# Water pan or no water Pan



## JasonWW (Sep 11, 2020)

I am getting ready to smoke summer sausage. The logs are wrapped in pink butcher paper. I will smoke them in a gas upright smoker to 150 degrees.  my question is should I use the water pan for this smoke?


----------



## kilo charlie (Sep 11, 2020)

Yes... the water pan is going to keep the temps down.
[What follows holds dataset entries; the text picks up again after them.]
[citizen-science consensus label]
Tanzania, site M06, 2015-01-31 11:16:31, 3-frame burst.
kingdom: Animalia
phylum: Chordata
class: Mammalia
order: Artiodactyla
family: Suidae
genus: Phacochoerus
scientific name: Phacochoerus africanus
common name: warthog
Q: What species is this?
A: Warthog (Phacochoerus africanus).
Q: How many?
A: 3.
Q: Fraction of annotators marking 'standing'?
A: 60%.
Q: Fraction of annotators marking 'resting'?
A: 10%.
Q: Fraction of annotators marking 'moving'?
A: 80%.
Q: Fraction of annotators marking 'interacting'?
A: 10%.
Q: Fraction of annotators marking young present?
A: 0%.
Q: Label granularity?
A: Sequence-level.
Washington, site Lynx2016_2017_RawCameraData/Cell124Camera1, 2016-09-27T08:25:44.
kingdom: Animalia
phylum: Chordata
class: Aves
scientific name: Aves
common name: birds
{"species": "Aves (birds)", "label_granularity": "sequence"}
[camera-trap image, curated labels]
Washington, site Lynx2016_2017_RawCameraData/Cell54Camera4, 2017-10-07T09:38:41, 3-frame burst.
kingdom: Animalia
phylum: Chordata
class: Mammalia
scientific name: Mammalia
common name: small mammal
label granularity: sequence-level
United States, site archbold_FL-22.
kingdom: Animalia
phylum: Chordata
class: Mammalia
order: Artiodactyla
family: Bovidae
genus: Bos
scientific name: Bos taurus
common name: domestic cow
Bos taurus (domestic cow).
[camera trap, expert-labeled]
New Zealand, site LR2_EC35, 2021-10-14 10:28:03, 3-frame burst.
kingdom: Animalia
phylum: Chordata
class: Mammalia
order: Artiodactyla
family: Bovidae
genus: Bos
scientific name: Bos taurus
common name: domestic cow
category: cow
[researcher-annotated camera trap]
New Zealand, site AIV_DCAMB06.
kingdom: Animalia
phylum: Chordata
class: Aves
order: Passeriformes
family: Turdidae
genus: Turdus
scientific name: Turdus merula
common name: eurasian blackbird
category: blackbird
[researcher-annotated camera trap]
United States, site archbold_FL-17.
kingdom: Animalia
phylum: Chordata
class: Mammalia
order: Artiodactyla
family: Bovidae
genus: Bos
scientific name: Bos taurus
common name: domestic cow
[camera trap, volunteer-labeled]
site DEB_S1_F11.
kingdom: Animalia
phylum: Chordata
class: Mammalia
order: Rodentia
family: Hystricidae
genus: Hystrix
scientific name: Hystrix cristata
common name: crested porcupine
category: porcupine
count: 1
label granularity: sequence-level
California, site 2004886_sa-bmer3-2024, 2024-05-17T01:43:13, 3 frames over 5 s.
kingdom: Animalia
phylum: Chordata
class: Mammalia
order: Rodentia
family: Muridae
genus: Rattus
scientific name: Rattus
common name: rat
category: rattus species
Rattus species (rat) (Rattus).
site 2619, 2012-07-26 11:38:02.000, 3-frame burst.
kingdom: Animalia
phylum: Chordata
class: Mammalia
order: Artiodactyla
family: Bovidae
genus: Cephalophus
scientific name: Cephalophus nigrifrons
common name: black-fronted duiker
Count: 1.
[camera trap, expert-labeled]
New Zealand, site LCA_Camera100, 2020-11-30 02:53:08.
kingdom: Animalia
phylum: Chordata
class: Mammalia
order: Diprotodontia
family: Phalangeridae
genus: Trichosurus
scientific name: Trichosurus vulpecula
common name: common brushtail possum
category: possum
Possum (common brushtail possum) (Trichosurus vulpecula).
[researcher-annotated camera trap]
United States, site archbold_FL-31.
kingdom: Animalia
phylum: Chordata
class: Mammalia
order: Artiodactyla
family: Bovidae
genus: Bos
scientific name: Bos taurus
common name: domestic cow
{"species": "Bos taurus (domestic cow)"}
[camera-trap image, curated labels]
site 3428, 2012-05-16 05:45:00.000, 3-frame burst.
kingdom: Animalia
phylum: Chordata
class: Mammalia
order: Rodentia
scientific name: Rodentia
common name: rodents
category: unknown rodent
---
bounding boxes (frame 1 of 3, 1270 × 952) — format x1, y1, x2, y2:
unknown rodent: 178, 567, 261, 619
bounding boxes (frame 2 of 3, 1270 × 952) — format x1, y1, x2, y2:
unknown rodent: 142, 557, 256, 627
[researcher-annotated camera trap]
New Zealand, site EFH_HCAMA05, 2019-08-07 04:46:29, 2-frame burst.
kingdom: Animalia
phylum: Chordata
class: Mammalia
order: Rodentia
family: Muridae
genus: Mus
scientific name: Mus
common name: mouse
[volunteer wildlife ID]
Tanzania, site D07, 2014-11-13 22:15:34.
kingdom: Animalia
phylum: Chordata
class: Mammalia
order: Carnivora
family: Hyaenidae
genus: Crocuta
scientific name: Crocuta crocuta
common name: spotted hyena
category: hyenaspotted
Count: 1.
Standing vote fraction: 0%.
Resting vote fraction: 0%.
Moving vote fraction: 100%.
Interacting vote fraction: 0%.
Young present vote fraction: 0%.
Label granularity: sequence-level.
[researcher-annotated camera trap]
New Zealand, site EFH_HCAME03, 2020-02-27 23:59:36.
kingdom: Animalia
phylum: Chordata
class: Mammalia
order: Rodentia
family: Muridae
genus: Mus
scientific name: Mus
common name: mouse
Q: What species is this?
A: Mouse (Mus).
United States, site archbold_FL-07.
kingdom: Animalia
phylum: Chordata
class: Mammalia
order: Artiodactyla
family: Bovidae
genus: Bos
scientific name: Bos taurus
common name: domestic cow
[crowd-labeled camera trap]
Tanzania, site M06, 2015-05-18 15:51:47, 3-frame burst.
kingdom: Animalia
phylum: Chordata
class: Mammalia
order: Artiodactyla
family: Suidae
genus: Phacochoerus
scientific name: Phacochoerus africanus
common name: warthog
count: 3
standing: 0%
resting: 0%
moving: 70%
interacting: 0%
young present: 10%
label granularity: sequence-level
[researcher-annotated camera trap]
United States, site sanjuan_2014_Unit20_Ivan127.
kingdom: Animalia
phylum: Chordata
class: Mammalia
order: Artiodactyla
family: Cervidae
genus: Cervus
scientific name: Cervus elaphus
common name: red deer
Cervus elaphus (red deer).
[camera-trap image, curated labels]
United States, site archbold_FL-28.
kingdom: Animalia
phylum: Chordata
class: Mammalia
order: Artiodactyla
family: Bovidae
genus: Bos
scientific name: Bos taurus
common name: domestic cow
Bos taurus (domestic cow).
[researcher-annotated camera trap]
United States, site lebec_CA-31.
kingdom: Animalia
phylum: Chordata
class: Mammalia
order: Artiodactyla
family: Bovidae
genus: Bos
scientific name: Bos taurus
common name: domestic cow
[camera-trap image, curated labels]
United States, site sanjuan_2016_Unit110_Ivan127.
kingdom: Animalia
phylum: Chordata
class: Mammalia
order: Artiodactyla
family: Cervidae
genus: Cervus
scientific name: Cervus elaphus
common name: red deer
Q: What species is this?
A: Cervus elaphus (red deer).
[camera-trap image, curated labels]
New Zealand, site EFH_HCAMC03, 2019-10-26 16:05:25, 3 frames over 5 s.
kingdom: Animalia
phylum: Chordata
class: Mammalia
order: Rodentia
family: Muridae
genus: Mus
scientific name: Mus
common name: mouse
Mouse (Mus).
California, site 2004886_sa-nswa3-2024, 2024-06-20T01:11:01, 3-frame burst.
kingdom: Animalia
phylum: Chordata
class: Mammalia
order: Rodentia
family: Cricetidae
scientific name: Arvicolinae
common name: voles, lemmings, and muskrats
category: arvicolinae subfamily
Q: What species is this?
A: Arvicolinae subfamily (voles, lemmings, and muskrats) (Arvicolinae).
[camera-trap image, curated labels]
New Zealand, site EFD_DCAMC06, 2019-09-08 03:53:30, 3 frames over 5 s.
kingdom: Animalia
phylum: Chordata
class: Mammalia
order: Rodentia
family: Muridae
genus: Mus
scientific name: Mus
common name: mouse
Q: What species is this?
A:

The smoker will run way hotter without it in there.


----------



## JC in GB (Sep 11, 2020)

I would not use a water pan.  I like the summer sausage to dry out a bit on the outside.

Why the butcher paper?  You can either hang the sausages on the smoker or just place them on the racks.

I have made summer sausage a few times and have never needed a water pan.

I start out my smoker at 150 F and ramp up 10 degrees per hour to 180 F then continue at 180 until IT is 150 F

JC


----------



## zwiller (Sep 11, 2020)

JC in GB said:


> I would not use a water pan.  I like the summer sausage to dry out a bit on the outside.
> 
> Why the butcher paper?  You can either hang the sausages on the smoker or just place them on the racks.
> 
> ...


Agree, the above is pretty much the standard run for SS.  Also, ice bath afterwards until room temp-ish.


----------



## JasonWW (Sep 11, 2020)

I'm using this recipe for quickie SS ( https://foodwishes.blogspot.com/2019/07/summer-sausage-winter-isnt-coming.html ). I probably should have picked a recipe that was made for the smoker. but, live and learn. My thought was to make this and put it in the smoker instead of the oven. So, I omitted the foil and went with the butcher paper for better smoke permeation. After firing up my smoker (a gas Smoke Hollow cabinet), It seems that my question was a moot point. On its lowest setting, the box was at 200. Wound up using the pan with ice water to lower it to 150.


----------



## kilo charlie (Sep 11, 2020)

JasonWW said:


> I'm using this recipe for quickie SS ( https://foodwishes.blogspot.com/2019/07/summer-sausage-winter-isnt-coming.html ). I probably should have picked a recipe that was made for the smoker. but, live and learn. My thought was to make this and put it in the smoker instead of the oven. So, I omitted the foil and went with the butcher paper for better smoke permeation. After firing up my smoker (a gas Smoke Hollow cabinet), It seems that my question was a moot point. On its lowest setting, the box was at 200. Wound up using the pan with ice water to lower it to 150.



I tried to tell you... People don't understand that vertical smokers need that water pan in place. if you don't like cleaning it.. wrap it in tinfoil.


----------



## JasonWW (Sep 11, 2020)

I hear ya. This is the first time I've ever needed to cool the box down. Always had the mindset that the pan was just for moisture. Now I know better.


----------



## JC in GB (Sep 11, 2020)

JasonWW said:


> I'm using this recipe for quickie SS ( https://foodwishes.blogspot.com/2019/07/summer-sausage-winter-isnt-coming.html ). I probably should have picked a recipe that was made for the smoker. but, live and learn. My thought was to make this and put it in the smoker instead of the oven. So, I omitted the foil and went with the butcher paper for better smoke permeation. After firing up my smoker (a gas Smoke Hollow cabinet), It seems that my question was a moot point. On its lowest setting, the box was at 200. Wound up using the pan with ice water to lower it to 150.



Next time around, check out 

 disco
 OFG summer sausage recipe.  It is fantastic!!!!

Also, if you can't keep your pit under 150 F then I guess a water pan may be necessary.

I don't like extra moisture in my pit when I am smoking sausages that is why I don't use a water pan.


JC


----------



## disco (Sep 12, 2020)

JC in GB said:


> Next time around, check out
> 
> disco
> OFG summer sausage recipe.  It is fantastic!!!!
> ...


Blushing here!


----------